Authors, publishers and agents live and die inside — mostly die — by monitoring their product’s position on the Amazon charts, which are adjusted hourly. Thomas, an author who penned the Kindle book Wealth Hazards, says literary types should take a step back because the system is easily corrupted. He says he’s manipulated the system by buying his book 200 times and posting fake reviews hailing his self-described masterpiece.

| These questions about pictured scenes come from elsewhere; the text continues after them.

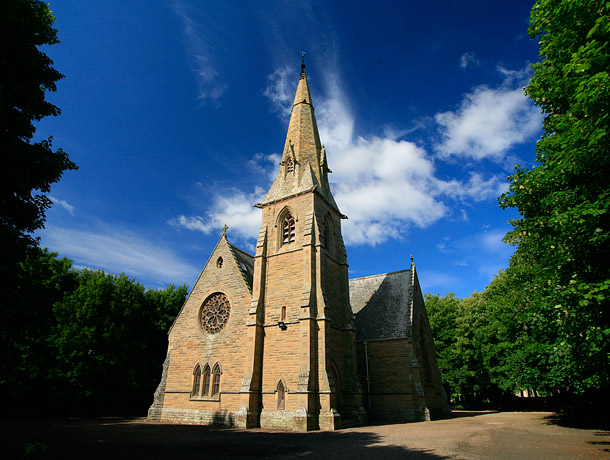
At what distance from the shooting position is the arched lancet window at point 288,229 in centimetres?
2492

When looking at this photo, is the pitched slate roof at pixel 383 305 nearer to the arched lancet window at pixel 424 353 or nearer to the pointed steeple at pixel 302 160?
the arched lancet window at pixel 424 353

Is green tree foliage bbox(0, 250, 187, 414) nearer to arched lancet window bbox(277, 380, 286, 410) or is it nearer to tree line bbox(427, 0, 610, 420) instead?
arched lancet window bbox(277, 380, 286, 410)

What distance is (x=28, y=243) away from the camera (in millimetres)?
10812

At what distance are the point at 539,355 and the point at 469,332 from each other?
65.9 feet

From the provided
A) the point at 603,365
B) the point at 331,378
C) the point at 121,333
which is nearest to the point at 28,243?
the point at 331,378

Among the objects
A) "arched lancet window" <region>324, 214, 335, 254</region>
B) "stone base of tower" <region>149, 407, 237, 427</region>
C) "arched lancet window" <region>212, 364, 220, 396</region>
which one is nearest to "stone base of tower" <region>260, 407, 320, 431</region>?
"stone base of tower" <region>149, 407, 237, 427</region>

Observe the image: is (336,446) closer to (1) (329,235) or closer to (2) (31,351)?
(1) (329,235)

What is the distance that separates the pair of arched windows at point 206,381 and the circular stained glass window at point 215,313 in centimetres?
247

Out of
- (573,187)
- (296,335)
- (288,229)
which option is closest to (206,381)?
(296,335)

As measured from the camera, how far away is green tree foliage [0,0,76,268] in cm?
941

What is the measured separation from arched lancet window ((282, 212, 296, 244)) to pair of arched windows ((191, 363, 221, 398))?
31.5 ft

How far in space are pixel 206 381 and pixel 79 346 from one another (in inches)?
500

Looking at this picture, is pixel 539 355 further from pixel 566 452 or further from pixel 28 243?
pixel 28 243

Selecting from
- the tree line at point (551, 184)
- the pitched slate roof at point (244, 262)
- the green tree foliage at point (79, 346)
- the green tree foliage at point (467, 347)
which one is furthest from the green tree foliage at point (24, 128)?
the green tree foliage at point (467, 347)
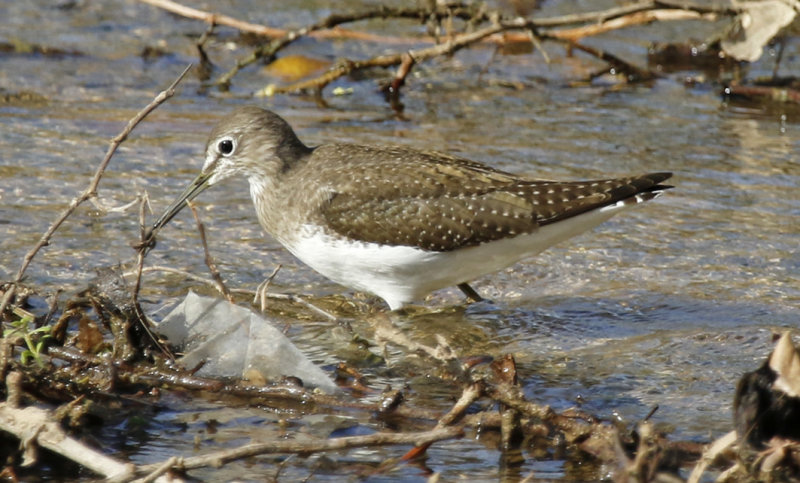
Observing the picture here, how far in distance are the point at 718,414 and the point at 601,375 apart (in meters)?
0.69

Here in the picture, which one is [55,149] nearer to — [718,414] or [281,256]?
[281,256]

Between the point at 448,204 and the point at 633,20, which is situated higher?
the point at 633,20

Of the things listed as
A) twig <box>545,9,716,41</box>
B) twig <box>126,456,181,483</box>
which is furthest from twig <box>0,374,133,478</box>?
twig <box>545,9,716,41</box>

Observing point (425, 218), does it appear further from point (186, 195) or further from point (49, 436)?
point (49, 436)


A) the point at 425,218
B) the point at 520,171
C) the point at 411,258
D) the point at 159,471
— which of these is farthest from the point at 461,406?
the point at 520,171

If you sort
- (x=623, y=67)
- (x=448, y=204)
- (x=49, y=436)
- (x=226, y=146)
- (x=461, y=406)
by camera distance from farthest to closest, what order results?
(x=623, y=67)
(x=226, y=146)
(x=448, y=204)
(x=461, y=406)
(x=49, y=436)

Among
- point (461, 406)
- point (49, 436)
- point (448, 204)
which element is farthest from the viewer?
point (448, 204)

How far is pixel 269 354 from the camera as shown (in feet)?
17.3

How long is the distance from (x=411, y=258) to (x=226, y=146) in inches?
62.5

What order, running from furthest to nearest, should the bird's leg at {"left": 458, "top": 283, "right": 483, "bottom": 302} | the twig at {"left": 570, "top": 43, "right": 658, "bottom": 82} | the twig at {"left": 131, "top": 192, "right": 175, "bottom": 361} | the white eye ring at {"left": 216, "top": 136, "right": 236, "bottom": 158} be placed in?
the twig at {"left": 570, "top": 43, "right": 658, "bottom": 82} < the white eye ring at {"left": 216, "top": 136, "right": 236, "bottom": 158} < the bird's leg at {"left": 458, "top": 283, "right": 483, "bottom": 302} < the twig at {"left": 131, "top": 192, "right": 175, "bottom": 361}

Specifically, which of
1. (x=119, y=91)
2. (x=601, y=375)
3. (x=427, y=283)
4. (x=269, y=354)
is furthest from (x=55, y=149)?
(x=601, y=375)

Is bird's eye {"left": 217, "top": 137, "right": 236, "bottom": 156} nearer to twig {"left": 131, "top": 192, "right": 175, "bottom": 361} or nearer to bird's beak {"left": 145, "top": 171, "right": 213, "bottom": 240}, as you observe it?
bird's beak {"left": 145, "top": 171, "right": 213, "bottom": 240}

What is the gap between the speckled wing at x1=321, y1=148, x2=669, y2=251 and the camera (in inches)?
257

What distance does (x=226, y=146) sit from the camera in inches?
288
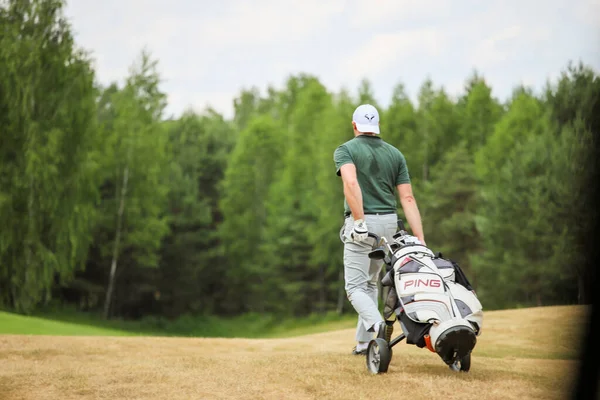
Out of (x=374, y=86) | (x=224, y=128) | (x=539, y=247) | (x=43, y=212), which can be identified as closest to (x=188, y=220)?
(x=224, y=128)

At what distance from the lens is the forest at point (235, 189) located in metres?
27.1

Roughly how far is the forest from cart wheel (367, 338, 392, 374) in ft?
40.9

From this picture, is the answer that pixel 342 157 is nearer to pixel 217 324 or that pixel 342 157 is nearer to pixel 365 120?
pixel 365 120

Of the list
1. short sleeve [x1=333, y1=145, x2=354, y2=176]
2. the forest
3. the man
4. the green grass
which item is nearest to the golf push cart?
the man

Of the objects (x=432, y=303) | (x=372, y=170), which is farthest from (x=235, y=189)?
(x=432, y=303)

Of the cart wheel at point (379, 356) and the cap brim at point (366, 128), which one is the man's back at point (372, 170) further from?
the cart wheel at point (379, 356)

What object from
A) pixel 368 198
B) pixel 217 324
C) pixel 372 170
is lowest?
pixel 217 324

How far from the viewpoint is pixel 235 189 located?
47.8 m

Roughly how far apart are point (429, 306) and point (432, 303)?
4cm

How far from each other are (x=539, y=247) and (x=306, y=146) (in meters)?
19.6

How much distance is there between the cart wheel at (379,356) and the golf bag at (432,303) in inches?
8.2

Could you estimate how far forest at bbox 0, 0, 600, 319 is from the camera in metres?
27.1

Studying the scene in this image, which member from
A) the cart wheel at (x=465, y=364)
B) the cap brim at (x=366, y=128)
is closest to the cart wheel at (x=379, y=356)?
the cart wheel at (x=465, y=364)

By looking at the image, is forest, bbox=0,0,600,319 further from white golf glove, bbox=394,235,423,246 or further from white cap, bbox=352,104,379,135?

Now he’s peddling a new e-book, The Day the Kindle Died, in which he describes how he pulled off his ruse. He writes:
I’ve purchased my own book, Wealth Hazards, close to 200 times now. I wrote 42 customer reviews and voted on them 108 times. Not once was a review or vote rejected by Amazon. It took about 45 days to move the book up to #1, but after it got there I didn’t feel it was appropriate to promote it – so I have not profited from it. I continue to buy 2 or 3 copies a day, write reviews and vote on the reviews and wait for Amazon to notice.
They haven’t. They pay me royalties every month and recommend the book to people who buy similar personal finance titles. My new book The Day the Kindle Died is even more obvious – but Amazon hasn’t noticed. They even recommend it to customers who purchase Amazon’s own Kindle publishing manual. Amazon clearly has a problem with ranking books, creating the bestseller lists and making suitable recommendations to customers, but they don’t appear to be in a hurry to correct this.
What purpose do Amazon’s reviews and rankings serve for you when you’re shopping for books?